## Assignment:
Restate the records in full, keeping every word as it is.
***** Information given
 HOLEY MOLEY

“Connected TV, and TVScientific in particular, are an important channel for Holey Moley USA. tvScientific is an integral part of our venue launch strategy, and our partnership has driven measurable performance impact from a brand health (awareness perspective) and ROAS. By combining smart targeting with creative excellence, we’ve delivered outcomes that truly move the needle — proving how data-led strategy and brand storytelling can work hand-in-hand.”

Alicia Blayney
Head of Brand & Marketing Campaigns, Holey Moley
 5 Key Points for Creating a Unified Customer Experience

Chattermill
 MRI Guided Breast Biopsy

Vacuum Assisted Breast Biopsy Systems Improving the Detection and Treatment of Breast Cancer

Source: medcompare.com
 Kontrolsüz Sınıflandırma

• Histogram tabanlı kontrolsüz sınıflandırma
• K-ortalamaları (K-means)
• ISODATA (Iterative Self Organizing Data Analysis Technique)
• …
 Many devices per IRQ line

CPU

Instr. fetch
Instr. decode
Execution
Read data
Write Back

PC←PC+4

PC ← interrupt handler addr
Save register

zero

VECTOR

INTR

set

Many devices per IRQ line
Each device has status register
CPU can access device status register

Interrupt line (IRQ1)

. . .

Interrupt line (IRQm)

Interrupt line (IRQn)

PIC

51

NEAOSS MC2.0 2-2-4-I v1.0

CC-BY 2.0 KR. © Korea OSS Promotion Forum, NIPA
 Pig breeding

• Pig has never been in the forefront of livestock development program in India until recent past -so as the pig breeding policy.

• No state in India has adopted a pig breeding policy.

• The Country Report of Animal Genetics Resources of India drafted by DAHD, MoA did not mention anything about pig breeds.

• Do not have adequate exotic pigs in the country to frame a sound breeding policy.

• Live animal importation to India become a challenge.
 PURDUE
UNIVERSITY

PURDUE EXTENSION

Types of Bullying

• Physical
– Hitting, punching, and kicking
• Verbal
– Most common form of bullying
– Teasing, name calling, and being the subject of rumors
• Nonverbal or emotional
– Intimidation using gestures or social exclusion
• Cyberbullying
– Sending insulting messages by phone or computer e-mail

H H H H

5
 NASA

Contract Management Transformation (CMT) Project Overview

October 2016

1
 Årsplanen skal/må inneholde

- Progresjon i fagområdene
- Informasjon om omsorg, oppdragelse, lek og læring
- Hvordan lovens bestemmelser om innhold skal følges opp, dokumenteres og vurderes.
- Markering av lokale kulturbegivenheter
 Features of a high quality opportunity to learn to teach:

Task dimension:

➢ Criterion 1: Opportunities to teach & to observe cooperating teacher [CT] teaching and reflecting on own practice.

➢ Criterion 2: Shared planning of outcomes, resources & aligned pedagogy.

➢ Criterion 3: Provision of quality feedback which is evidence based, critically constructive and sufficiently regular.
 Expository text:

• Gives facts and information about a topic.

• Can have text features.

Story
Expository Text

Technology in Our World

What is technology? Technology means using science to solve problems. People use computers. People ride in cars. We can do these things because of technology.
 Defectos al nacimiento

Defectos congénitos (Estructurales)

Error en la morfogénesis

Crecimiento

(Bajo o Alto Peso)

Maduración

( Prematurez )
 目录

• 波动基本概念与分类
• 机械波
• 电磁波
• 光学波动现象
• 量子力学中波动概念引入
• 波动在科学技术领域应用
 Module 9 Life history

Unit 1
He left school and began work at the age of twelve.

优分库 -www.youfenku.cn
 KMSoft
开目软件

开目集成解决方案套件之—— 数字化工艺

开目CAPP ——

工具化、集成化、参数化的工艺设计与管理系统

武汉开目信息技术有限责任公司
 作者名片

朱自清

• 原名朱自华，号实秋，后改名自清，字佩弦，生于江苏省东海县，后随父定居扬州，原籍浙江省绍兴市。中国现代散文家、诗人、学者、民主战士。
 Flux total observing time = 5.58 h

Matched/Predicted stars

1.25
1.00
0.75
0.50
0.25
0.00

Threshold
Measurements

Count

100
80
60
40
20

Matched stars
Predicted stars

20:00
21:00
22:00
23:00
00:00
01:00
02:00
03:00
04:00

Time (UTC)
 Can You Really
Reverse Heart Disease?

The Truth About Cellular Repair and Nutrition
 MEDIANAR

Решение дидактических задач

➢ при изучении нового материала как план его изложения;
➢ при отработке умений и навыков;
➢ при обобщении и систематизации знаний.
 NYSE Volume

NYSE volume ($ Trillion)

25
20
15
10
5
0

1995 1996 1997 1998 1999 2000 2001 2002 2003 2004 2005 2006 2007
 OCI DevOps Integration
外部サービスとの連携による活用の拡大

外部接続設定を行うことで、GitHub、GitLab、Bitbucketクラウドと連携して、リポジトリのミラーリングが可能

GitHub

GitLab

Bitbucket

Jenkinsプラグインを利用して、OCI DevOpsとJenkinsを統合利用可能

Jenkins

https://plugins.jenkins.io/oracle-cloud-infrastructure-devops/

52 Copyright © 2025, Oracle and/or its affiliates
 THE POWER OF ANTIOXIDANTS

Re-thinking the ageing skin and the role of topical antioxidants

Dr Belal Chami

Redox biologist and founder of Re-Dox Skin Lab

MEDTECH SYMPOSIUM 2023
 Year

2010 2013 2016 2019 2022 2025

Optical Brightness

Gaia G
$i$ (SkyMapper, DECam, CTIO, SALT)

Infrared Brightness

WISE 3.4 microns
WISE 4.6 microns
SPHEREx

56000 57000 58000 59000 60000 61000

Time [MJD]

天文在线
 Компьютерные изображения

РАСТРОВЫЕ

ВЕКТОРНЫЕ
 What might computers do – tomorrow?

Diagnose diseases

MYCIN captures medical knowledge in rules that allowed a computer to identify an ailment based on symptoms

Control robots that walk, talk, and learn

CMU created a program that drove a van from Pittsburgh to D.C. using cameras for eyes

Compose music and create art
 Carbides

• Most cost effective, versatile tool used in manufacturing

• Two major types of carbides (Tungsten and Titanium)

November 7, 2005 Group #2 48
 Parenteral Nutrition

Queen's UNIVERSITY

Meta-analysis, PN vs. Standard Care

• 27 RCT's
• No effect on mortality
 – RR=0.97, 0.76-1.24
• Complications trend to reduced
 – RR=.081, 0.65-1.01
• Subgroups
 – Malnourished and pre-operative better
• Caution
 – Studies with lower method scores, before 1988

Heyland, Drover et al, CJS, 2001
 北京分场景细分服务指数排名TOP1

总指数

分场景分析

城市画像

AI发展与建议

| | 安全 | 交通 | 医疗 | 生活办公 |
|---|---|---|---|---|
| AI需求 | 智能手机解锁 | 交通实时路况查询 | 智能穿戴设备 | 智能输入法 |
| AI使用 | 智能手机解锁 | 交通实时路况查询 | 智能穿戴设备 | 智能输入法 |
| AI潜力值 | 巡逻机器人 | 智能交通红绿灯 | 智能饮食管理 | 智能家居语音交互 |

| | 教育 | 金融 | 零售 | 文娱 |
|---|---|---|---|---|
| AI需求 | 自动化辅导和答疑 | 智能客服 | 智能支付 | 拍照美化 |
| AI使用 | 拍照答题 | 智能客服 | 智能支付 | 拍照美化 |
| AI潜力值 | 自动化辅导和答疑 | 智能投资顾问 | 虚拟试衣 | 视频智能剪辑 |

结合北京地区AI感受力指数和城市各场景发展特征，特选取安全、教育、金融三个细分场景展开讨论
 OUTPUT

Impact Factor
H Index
**********
## Answer space:
 HOLEY MOLEY

“Connected TV, and TVScientific in particular, are an important channel for Holey Moley USA. tvScientific is an integral part of our venue launch strategy, and our partnership has driven measurable performance impact from a brand health (awareness perspective) and ROAS. By combining smart targeting with creative excellence, we’ve delivered outcomes that truly move the needle — proving how data-led strategy and brand storytelling can work hand-in-hand.”

Alicia Blayney
Head of Brand & Marketing Campaigns, Holey Moley
 5 Key Points for Creating a Unified Customer Experience

Chattermill
 MRI Guided Breast Biopsy

Vacuum Assisted Breast Biopsy Systems Improving the Detection and Treatment of Breast Cancer

Source: medcompare.com
 Kontrolsüz Sınıflandırma

• Histogram tabanlı kontrolsüz sınıflandırma
• K-ortalamaları (K-means)
• ISODATA (Iterative Self Organizing Data Analysis Technique)
• …
 Many devices per IRQ line

CPU

Instr. fetch
Instr. decode
Execution
Read data
Write Back

PC←PC+4

PC ← interrupt handler addr
Save register

zero

VECTOR

INTR

set

Many devices per IRQ line
Each device has status register
CPU can access device status register

Interrupt line (IRQ1)

. . .

Interrupt line (IRQm)

Interrupt line (IRQn)

PIC

51

NEAOSS MC2.0 2-2-4-I v1.0

CC-BY 2.0 KR. © Korea OSS Promotion Forum, NIPA
 Pig breeding

• Pig has never been in the forefront of livestock development program in India until recent past -so as the pig breeding policy.

• No state in India has adopted a pig breeding policy.

• The Country Report of Animal Genetics Resources of India drafted by DAHD, MoA did not mention anything about pig breeds.

• Do not have adequate exotic pigs in the country to frame a sound breeding policy.

• Live animal importation to India become a challenge.
 PURDUE
UNIVERSITY

PURDUE EXTENSION

Types of Bullying

• Physical
– Hitting, punching, and kicking
• Verbal
– Most common form of bullying
– Teasing, name calling, and being the subject of rumors
• Nonverbal or emotional
– Intimidation using gestures or social exclusion
• Cyberbullying
– Sending insulting messages by phone or computer e-mail

H H H H

5
 NASA

Contract Management Transformation (CMT) Project Overview

October 2016

1
 Årsplanen skal/må inneholde

- Progresjon i fagområdene
- Informasjon om omsorg, oppdragelse, lek og læring
- Hvordan lovens bestemmelser om innhold skal følges opp, dokumenteres og vurderes.
- Markering av lokale kulturbegivenheter
 Features of a high quality opportunity to learn to teach:

Task dimension:

➢ Criterion 1: Opportunities to teach & to observe cooperating teacher [CT] teaching and reflecting on own practice.

➢ Criterion 2: Shared planning of outcomes, resources & aligned pedagogy.

➢ Criterion 3: Provision of quality feedback which is evidence based, critically constructive and sufficiently regular.
 Expository text:

• Gives facts and information about a topic.

• Can have text features.

Story
Expository Text

Technology in Our World

What is technology? Technology means using science to solve problems. People use computers. People ride in cars. We can do these things because of technology.
 Defectos al nacimiento

Defectos congénitos (Estructurales)

Error en la morfogénesis

Crecimiento

(Bajo o Alto Peso)

Maduración

( Prematurez )
 目录

• 波动基本概念与分类
• 机械波
• 电磁波
• 光学波动现象
• 量子力学中波动概念引入
• 波动在科学技术领域应用
 Module 9 Life history

Unit 1
He left school and began work at the age of twelve.

优分库 -www.youfenku.cn
 KMSoft
开目软件

开目集成解决方案套件之—— 数字化工艺

开目CAPP ——

工具化、集成化、参数化的工艺设计与管理系统

武汉开目信息技术有限责任公司
 作者名片

朱自清

• 原名朱自华，号实秋，后改名自清，字佩弦，生于江苏省东海县，后随父定居扬州，原籍浙江省绍兴市。中国现代散文家、诗人、学者、民主战士。
 Flux total observing time = 5.58 h

Matched/Predicted stars

1.25
1.00
0.75
0.50
0.25
0.00

Threshold
Measurements

Count

100
80
60
40
20

Matched stars
Predicted stars

20:00
21:00
22:00
23:00
00:00
01:00
02:00
03:00
04:00

Time (UTC)
 Can You Really
Reverse Heart Disease?

The Truth About Cellular Repair and Nutrition
 MEDIANAR

Решение дидактических задач

➢ при изучении нового материала как план его изложения;
➢ при отработке умений и навыков;
➢ при обобщении и систематизации знаний.
 NYSE Volume

NYSE volume ($ Trillion)

25
20
15
10
5
0

1995 1996 1997 1998 1999 2000 2001 2002 2003 2004 2005 2006 2007
 OCI DevOps Integration
外部サービスとの連携による活用の拡大

外部接続設定を行うことで、GitHub、GitLab、Bitbucketクラウドと連携して、リポジトリのミラーリングが可能

GitHub

GitLab

Bitbucket

Jenkinsプラグインを利用して、OCI DevOpsとJenkinsを統合利用可能

Jenkins

https://plugins.jenkins.io/oracle-cloud-infrastructure-devops/

52 Copyright © 2025, Oracle and/or its affiliates
 THE POWER OF ANTIOXIDANTS

Re-thinking the ageing skin and the role of topical antioxidants

Dr Belal Chami

Redox biologist and founder of Re-Dox Skin Lab

MEDTECH SYMPOSIUM 2023
 Year

2010 2013 2016 2019 2022 2025

Optical Brightness

Gaia G
$i$ (SkyMapper, DECam, CTIO, SALT)

Infrared Brightness

WISE 3.4 microns
WISE 4.6 microns
SPHEREx

56000 57000 58000 59000 60000 61000

Time [MJD]

天文在线
 Компьютерные изображения

РАСТРОВЫЕ

ВЕКТОРНЫЕ
 What might computers do – tomorrow?

Diagnose diseases

MYCIN captures medical knowledge in rules that allowed a computer to identify an ailment based on symptoms

Control robots that walk, talk, and learn

CMU created a program that drove a van from Pittsburgh to D.C. using cameras for eyes

Compose music and create art
 Carbides

• Most cost effective, versatile tool used in manufacturing

• Two major types of carbides (Tungsten and Titanium)

November 7, 2005 Group #2 48
 Parenteral Nutrition

Queen's UNIVERSITY

Meta-analysis, PN vs. Standard Care

• 27 RCT's
• No effect on mortality
 – RR=0.97, 0.76-1.24
• Complications trend to reduced
 – RR=.081, 0.65-1.01
• Subgroups
 – Malnourished and pre-operative better
• Caution
 – Studies with lower method scores, before 1988

Heyland, Drover et al, CJS, 2001
 北京分场景细分服务指数排名TOP1

总指数

分场景分析

城市画像

AI发展与建议

| | 安全 | 交通 | 医疗 | 生活办公 |
|---|---|---|---|---|
| AI需求 | 智能手机解锁 | 交通实时路况查询 | 智能穿戴设备 | 智能输入法 |
| AI使用 | 智能手机解锁 | 交通实时路况查询 | 智能穿戴设备 | 智能输入法 |
| AI潜力值 | 巡逻机器人 | 智能交通红绿灯 | 智能饮食管理 | 智能家居语音交互 |

| | 教育 | 金融 | 零售 | 文娱 |
|---|---|---|---|---|
| AI需求 | 自动化辅导和答疑 | 智能客服 | 智能支付 | 拍照美化 |
| AI使用 | 拍照答题 | 智能客服 | 智能支付 | 拍照美化 |
| AI潜力值 | 自动化辅导和答疑 | 智能投资顾问 | 虚拟试衣 | 视频智能剪辑 |

结合北京地区AI感受力指数和城市各场景发展特征，特选取安全、教育、金融三个细分场景展开讨论
 OUTPUT

Impact Factor
H Index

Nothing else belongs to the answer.